### 挑战任务
请把下面材料中所有包含字符串“which”的行逐一抄写出来。

### 所给材料
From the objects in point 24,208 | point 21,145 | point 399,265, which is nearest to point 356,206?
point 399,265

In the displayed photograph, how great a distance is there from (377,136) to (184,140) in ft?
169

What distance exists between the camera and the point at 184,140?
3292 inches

...

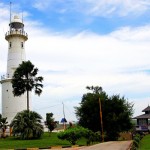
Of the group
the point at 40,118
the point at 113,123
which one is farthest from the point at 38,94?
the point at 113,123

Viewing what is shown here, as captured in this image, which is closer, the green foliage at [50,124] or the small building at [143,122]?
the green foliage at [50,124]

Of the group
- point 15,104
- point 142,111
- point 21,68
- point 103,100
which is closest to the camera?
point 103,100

### 本题答案
From the objects in point 24,208 | point 21,145 | point 399,265, which is nearest to point 356,206?
which one is farthest from the point at 38,94?
Viewing what is shown here, as captured in this image, which is closer, the green foliage at [50,124] or the small building at [143,122]?
which is closest to the camera?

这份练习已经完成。